Former ARC student turned head coach leads men’s running teams to consistent success


Kameron Schmid

Different running uniforms from different eras for the men’s track and field and cross country teams hang in head coach Rick Anderson’s office, with the farthest to the right being the most current.

In a file cabinet in the shared office of track and field and cross country head coach Rick Anderson and head golf instructor Raye Maero, there are four California Community College Coach of the Year awards.

Three of them are for cross country, and one is for track and field. They are all awarded to Anderson.
And on two separate walls of the shared office, there are dozens of team awards for both of Anderson’s programs. All of them have been earned in his tenure as head coach.

Anderson doesn’t want accolades or awards or attention. He just wants fast teams. And with a consistency that no other athletic program at ARC can match, he’s routinely built them.

“We have a tryout at ARC, so everybody that makes our team has the potential to score points at a conference championship. I’d like to say we keep nice guys that aren’t very talented, but this is an intercollegiate track team and we’re kind of limited in our numbers,” said Anderson.

Anderson first came to ARC as a student athlete after graduating from Cordova High School in 1982. He competed in one season each of cross country and track and field.

But instead of continuing into his second year of eligibility, Anderson enlisted for the Navy, where he spent the next six years.

And after his time in the Navy, he came back to ARC, and spent two full semesters working on his academics before finally using his second year of eligibility as a member of the track and field team.
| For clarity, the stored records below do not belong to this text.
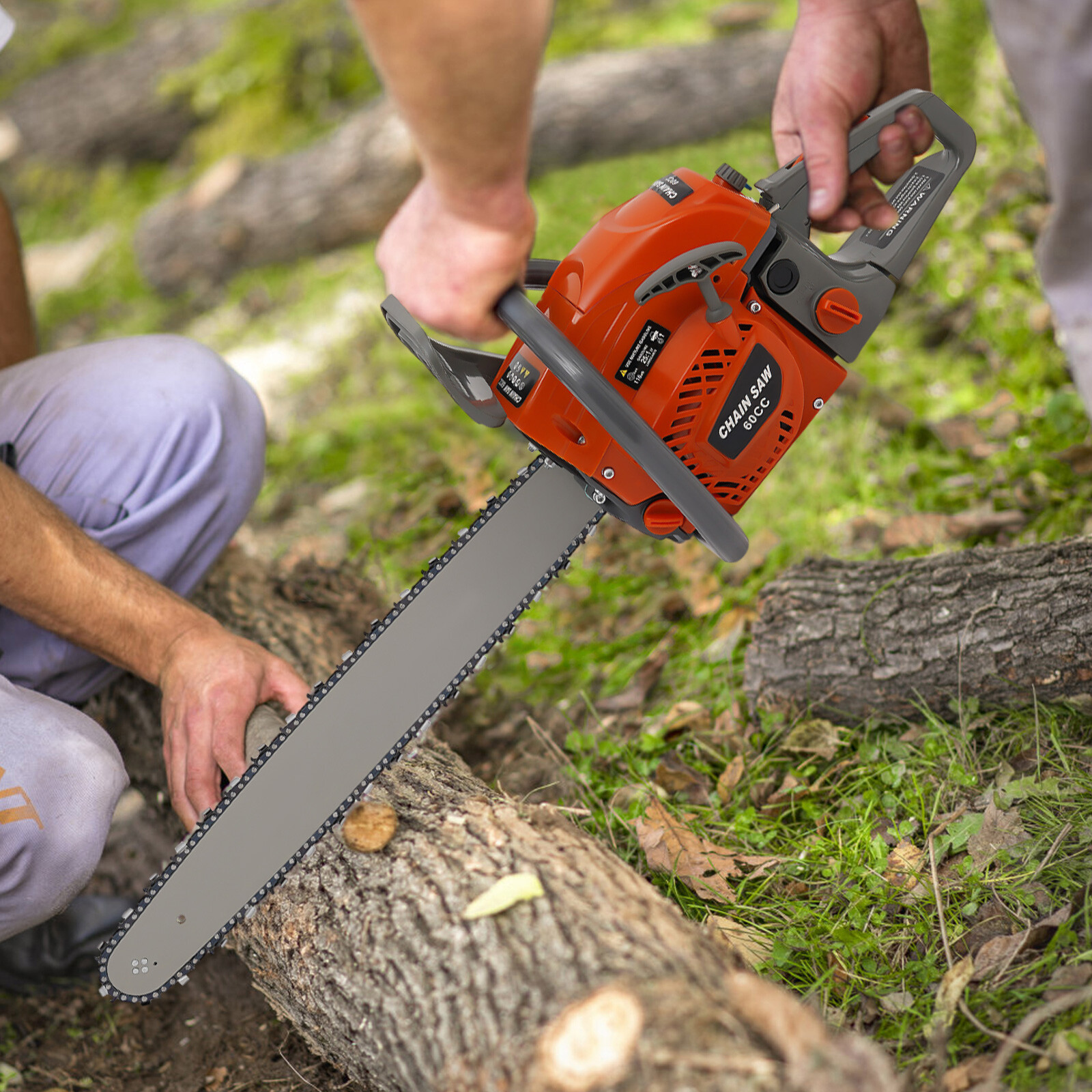 2-Stroke Gasoline Chainsaw 60 CC 22″ Bar Power Engine Wood Cutting Gas Chain Saw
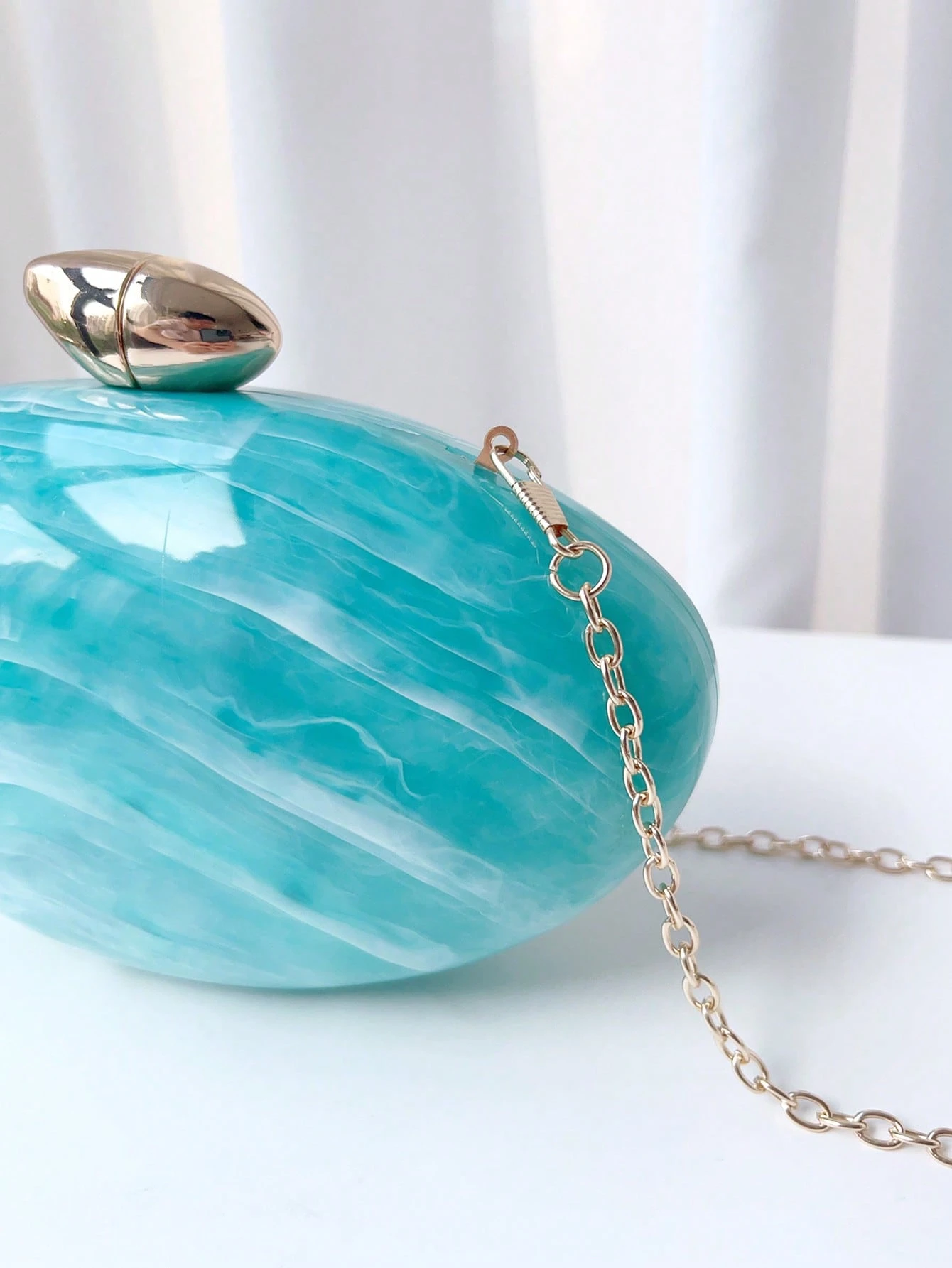 Sac de soirée de style de haute qualité avec motif rayé en marbre bleu-vert, sac à main — vue 10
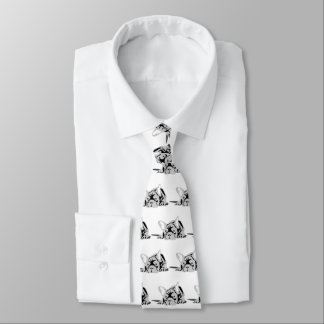 Gravata Silhueta de Bulldog Francês preto e branco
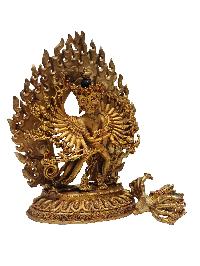 [best Price],buddhist Handmade Statue Of Kalachakra, [face Painted, Gold Plated], [last Piece]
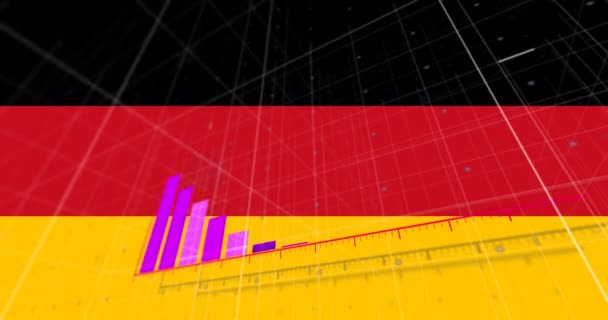 Анимация Обработки Финансовых Данных Над Германским Флагом Глобальный Бизнес Финансы — стоковое видео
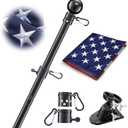 House Flag Pole With American Flag - Flagpoles Residential Kit with 5ft Tangle Free Metal Flag Pole,3x5 Embroidered US Flag,Holder Bracket,Heavy Duty Flag Poles for Outside House,Porch,Outdoor-Black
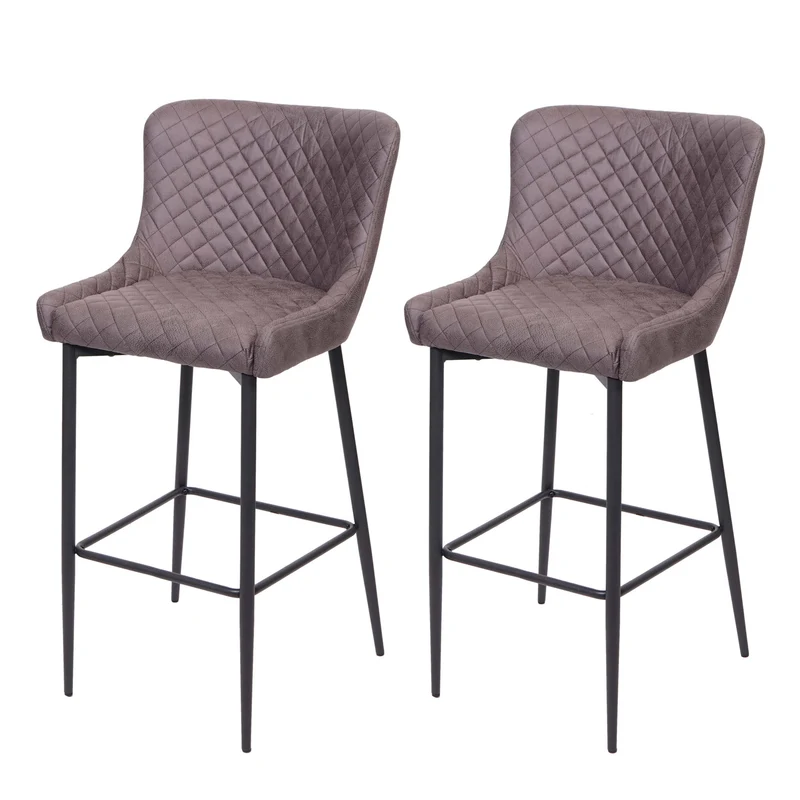 Lot de 2 tabourets de bar chaises de comptoir en tissu gris foncé design chic et rétro 04_0000158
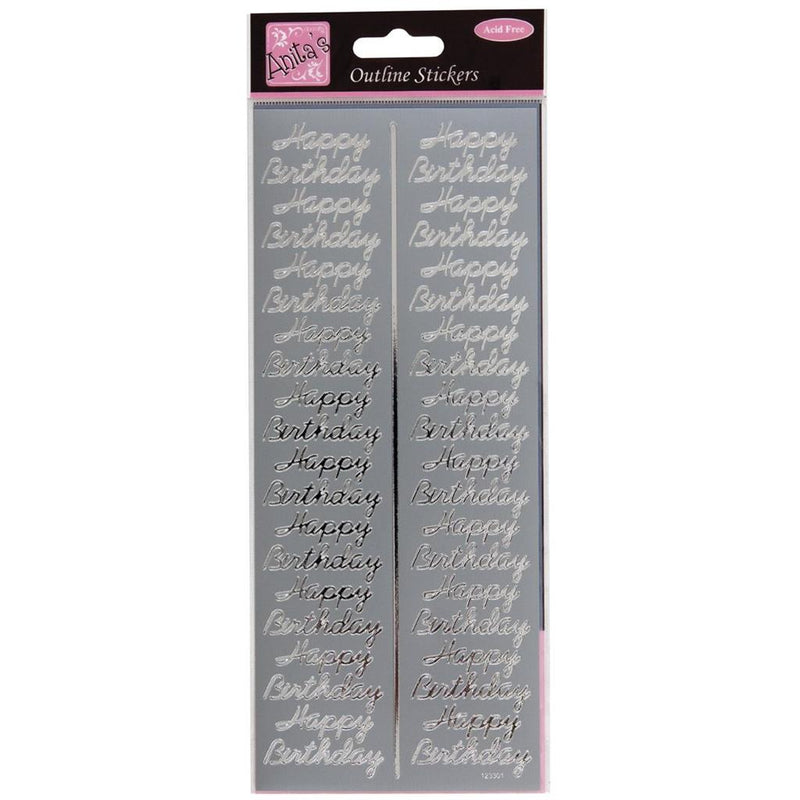 Anita's Outline Stickers - Birthday Repeated
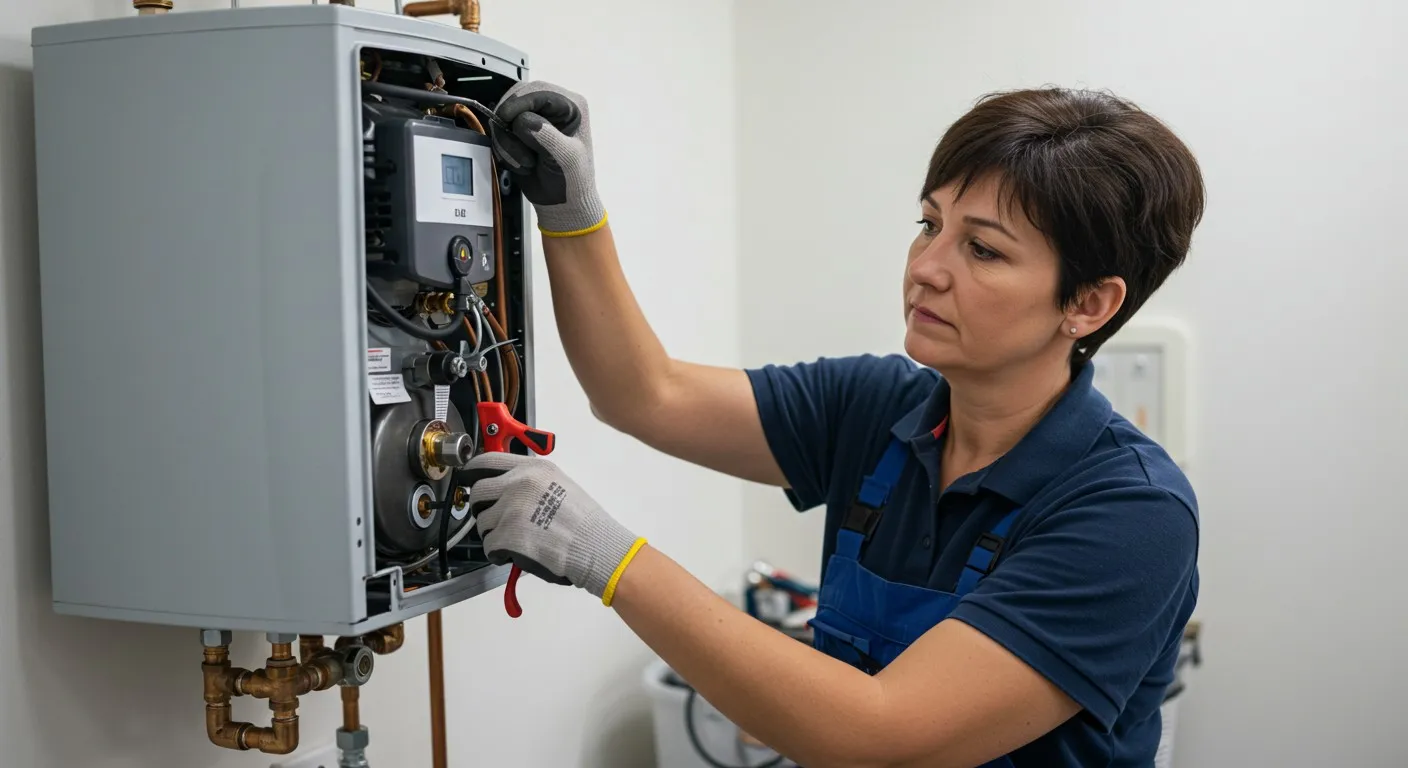Woman in overalls repairing water heater.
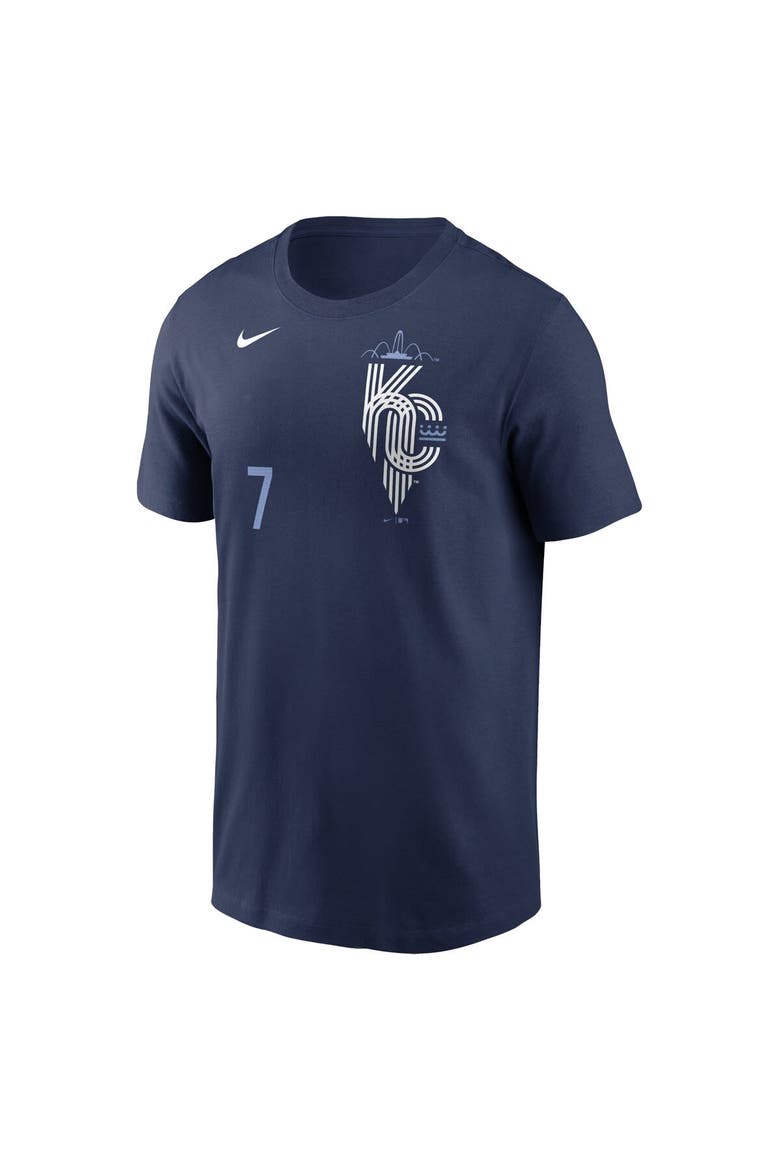 Men's Nike Bobby Witt Jr. Navy Kansas City Royals City Connect Fuse Name & Number T-Shirt, Alternate, color, Navy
In that season, he was voted captain of the team, and was named “Pepsi Scholar Athlete of the Year,” the top academic award that can be given to a CCC student-athlete.

After finishing a kinesiology degree at California State University, Sacramento, Anderson was an assistant coach at three high schools in Sacramento before being hired as the head coach of the cross country team at ARC in 1996, and an assistant track and field coach.

Several athletes have stood out for Anderson’s squad this year, and he knows them all off the top of his head.

“Will Reyes broke a 30 year old school record in the 5000, which is 3.1 miles, he ran that in 14.27. We’ve got the number one and number two 800 meter runners in the state, Logan Stahl and David French. Our steeplechase is number two in the state, Chris Kigar, and then Robert Ellis has been real strong in the 100 and the 200. He’s inthe top five all-time here now in both of those events. We have a lot of depth in a lot of events.”

The men’s track and field team under Anderson has won the Northern California championships three years in a row, and the cross country program has won three state titles in a row.

Anderson attributes this success to the strength of his coaching staff and the recruiting classes the program brings in.

“Being able to recruit really good athletes because of our really good coaching staff … just being able to tell those guys and sell those guys that they’re going to get a lot out of this program and be able to transfer on someplace else has been tremendously valuable,” said Anderson.

Both the men’s and women’s track and field teams will be competing in the Norcal Trials at De Anza College in Cupertino May 10. State championships begin May 16 at Mt. San Antonio College in Walnut.